KEDA (Kubernetes Event-Driven Autoscaling) scales Deployments, StatefulSets, and Jobs based on external event sources — queue depth, stream lag, database row counts, Prometheus queries, HTTP rate — instead of just CPU and memory. Crucially, it can scale a workload all the way down to zero replicas when there is nothing to do, and back up again when work arrives.

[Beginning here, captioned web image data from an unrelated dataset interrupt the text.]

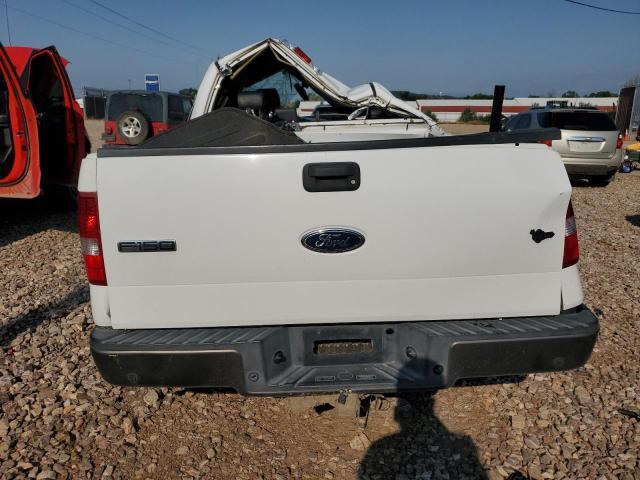 2004 FORD F150 SUPERCREW — Фото 6 из 12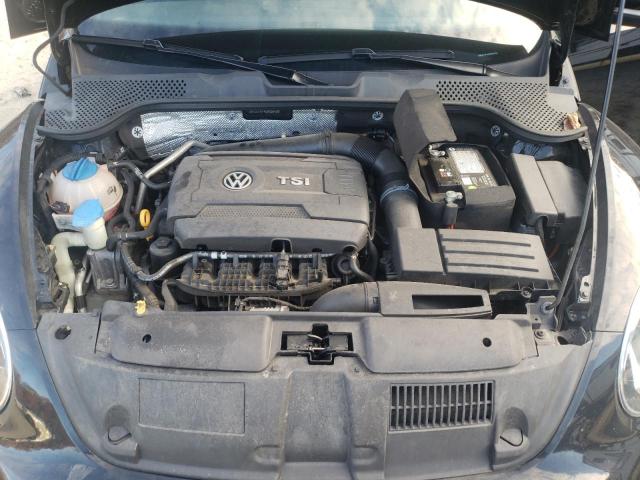 2016 VOLKSWAGEN BEETLE SE 3VWJ07AT4GM635426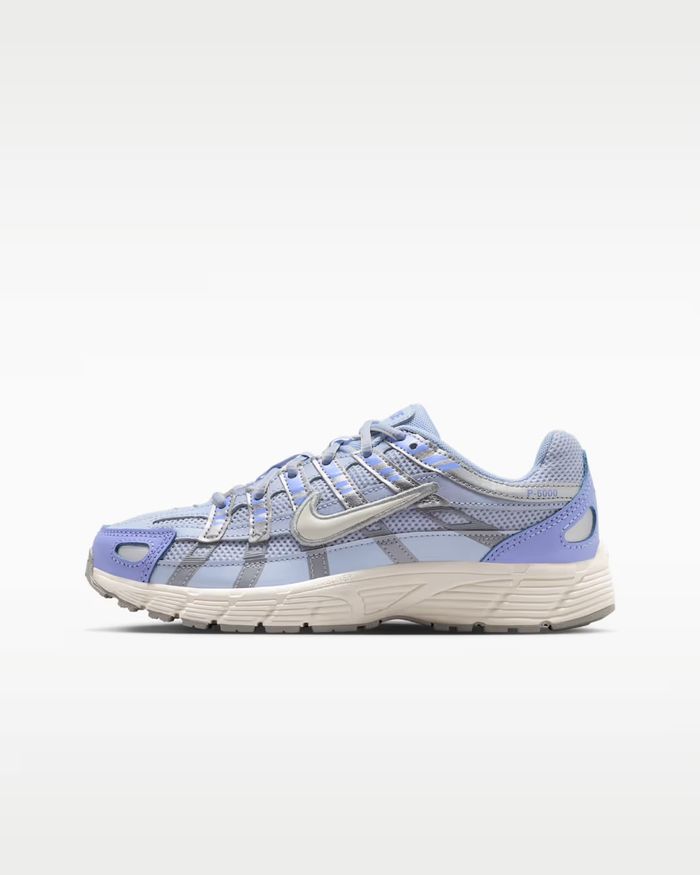 Nike P-6000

Architecturally KEDA is small. The operator watches ScaledObject and ScaledJob CRDs, and for each one it reconciles a standard Kubernetes HPA behind the scenes. The scale-to-zero behavior is handled by the operator itself, because HPA alone cannot cross the 0⇔1 boundary. The metrics adapter implements the Kubernetes external metrics API, so the HPA can fetch “messages in queue” from KEDA rather than from an in-cluster metrics server. The actual event sources are exposed as “scalers” — over 60 of them, including Kafka, RabbitMQ, AWS SQS, Azure Service Bus, Redis streams, Prometheus, MongoDB, and NATS — each a Go package in the KEDA repo.
KEDA was started by Microsoft and Red Hat, donated to the CNCF, and graduated in 2023. It is the standard answer for “my worker should run zero pods when the Kafka topic is empty,” and the underlying building block for serverless stacks like Azure Container Apps and the HTTP add-on for scale-from-zero on web workloads.